There are few things in everyday life that instill panic in us more than seeing the low battery indicator on our mobile phone. This is especially troubling during travel, when your mobile device might be frequently switching between cell towers and Wi-Fi hotspots, and chewing up more battery than usual. To help us with this problem, charging stations have graciously been made available for free, in many public places. While this free charge can breathe life back in our digital existence, it can also be the point at which your device becomes victim to a cyber attack called juice-jacking.
What is Juice-Jacking?
Juice-jacking happens when someone connects their mobile device to a USB charging station that has been modified to not only charge the device, but to also copy data from the mobile device, like photos and text messages, or infect the device with malware. This is possible because USB cables provide both charging and data transfer capabilities. Most people notice that, when they plug a mobile device into their computer to charge it, they will also see an application pop up like iTunes does when you plug in an iPhone into a computer. This is because the computer recognizes the mobile device and is offering to back up the data from that device.
Juice-jacking is not a new form of attack, but it is still a real and growing threat. In fact, cybersecurity reporter Brian Krebs wrote about juice-jacking back in 2011 when a group of security researchers set up a charging kiosk at the DEF CON hacker conference in Las Vegas. This kiosk powered people's mobile devices but showed a warning to the users about the dangers of public charging stations.
Where are these charging stations?
Mobile device charging stations seem to be popping up all over.

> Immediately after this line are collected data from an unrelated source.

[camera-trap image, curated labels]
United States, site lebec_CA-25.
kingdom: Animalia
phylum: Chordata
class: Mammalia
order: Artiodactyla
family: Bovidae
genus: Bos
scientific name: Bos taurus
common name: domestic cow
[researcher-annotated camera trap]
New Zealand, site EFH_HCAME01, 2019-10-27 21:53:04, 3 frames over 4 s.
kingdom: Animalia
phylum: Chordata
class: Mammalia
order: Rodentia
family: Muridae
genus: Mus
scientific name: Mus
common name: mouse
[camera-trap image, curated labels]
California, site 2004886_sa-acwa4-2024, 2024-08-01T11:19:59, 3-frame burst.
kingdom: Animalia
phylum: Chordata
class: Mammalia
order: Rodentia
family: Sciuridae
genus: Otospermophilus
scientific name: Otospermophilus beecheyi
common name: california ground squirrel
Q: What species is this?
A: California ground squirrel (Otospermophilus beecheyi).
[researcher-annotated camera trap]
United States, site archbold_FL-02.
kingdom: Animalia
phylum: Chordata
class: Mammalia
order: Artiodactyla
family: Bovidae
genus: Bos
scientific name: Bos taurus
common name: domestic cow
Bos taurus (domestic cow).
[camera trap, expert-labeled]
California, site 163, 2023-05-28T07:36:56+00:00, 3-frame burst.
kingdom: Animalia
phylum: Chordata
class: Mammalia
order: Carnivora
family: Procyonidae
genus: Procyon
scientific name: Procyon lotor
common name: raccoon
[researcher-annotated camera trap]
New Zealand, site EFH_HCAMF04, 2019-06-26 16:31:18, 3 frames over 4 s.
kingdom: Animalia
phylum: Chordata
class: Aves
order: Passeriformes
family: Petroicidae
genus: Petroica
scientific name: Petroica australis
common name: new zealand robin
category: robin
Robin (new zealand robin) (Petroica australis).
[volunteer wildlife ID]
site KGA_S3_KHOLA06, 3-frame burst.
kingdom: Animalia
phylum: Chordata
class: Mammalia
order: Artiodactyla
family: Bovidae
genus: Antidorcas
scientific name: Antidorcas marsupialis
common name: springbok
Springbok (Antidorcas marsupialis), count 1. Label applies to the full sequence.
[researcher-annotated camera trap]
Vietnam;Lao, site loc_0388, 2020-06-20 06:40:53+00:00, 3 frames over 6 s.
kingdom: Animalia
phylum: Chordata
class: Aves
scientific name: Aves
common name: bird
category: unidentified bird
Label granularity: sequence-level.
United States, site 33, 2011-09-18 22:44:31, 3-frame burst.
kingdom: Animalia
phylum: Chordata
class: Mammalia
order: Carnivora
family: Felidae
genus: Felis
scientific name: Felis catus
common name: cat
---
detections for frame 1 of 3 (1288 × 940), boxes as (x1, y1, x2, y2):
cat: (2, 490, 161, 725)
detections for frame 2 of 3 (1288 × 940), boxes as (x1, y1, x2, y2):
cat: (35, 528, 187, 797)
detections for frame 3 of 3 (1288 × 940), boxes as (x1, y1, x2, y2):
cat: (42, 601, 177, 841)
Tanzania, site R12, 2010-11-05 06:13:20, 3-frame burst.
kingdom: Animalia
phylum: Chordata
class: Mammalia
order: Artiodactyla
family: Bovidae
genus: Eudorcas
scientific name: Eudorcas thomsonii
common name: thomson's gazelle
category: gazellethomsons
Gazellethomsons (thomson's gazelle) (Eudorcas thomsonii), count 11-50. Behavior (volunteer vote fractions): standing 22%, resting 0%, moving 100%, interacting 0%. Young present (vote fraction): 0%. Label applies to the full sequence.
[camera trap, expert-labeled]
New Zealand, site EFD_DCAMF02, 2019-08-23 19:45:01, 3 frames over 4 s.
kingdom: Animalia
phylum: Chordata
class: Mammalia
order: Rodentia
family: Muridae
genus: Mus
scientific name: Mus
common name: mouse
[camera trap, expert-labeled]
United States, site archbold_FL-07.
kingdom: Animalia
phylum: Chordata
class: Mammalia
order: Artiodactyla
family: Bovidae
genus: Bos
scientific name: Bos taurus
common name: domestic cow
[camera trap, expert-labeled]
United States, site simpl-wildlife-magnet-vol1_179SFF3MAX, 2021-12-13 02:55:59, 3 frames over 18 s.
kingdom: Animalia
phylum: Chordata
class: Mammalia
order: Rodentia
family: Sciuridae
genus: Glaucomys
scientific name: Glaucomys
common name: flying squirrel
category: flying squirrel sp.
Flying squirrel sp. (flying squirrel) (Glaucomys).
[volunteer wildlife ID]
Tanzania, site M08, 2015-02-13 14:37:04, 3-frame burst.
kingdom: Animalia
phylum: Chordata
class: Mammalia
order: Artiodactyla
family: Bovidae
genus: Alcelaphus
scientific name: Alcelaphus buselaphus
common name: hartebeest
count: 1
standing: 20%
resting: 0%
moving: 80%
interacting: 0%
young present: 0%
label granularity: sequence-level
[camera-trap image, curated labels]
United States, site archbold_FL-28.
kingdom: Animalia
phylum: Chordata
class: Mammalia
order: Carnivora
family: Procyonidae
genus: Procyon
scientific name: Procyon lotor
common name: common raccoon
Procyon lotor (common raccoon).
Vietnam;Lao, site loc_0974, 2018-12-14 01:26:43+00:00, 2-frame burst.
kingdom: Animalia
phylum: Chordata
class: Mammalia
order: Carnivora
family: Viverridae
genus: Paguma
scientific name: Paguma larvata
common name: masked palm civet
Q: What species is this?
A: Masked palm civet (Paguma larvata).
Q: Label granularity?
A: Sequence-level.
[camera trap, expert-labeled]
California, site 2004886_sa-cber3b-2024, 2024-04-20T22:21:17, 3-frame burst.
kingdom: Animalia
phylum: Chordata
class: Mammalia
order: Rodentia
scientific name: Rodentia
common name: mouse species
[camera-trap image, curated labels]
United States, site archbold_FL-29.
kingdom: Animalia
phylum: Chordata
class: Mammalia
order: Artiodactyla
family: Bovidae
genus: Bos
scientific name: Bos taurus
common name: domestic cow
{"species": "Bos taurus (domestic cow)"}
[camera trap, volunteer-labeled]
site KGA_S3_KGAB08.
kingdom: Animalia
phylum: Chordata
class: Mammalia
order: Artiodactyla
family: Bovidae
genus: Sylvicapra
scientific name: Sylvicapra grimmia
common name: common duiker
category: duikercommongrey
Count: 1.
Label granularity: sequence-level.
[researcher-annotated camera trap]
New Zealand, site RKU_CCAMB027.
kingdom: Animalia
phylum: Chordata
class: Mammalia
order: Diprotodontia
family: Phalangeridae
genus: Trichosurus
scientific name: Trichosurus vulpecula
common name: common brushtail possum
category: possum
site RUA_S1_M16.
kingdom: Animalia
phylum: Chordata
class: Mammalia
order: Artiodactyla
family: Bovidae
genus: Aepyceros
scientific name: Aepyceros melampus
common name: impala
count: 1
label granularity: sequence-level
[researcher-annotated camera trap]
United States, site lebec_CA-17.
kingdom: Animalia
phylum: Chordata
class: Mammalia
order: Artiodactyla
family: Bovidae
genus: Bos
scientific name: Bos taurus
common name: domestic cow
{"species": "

Some typical locations are, airports, hotel rooms, conferences, sporting events/stadiums and coffee shops, but libraries, and even amusement parks can have these stations to keep you powered and connected throughout the day.
How To Prevent Being A Victim Of Juice-Jacking
Not all public USB ports are malicious, however, it is more prevalent than most people think and being ready to practice safe power hygiene at any time can greatly reduce the risk of a juice-jack attack.
Travel with your own USB power adapter. Preferably the one that came with your mobile device. This will ensure that only power is going to your mobile device.
Buy a USB data blocker (also referred to as a USB condom). This device protects against untrusted USB ports because it only allows power to pass through to the mobile device. Are you skeptical? Good! Try it out between your phone and laptop. You'll see that nothing pops up to offer a backup of your phone. There are a number of companies online that sell inexpensive data blockers. I have been happily using PortaPow for years but there are others.
Buy a data blocking cable. Again, these are inexpensive and found online. With so many people backing up mobile devices to the cloud, you may not even need a normal cable that allows data transfer anymore.
Another safe option for charging more modern mobile devices is to use a wireless charging pad since these only provide power to your device.
Don't use untrusted cables. While this example doesn't infect or steal data from a mobile device, here is a video of Kevin Mitnick demonstrating a malicious cable that can install malware on your computer when you use it to charge your phone.
While it seems unlikely that most of the public USB charging stations are malicious, any one of them could be. By being prepared and following a few simple precautionary measures, you can help ensure that your mobile device isn’t draining your personal data as your battery charges.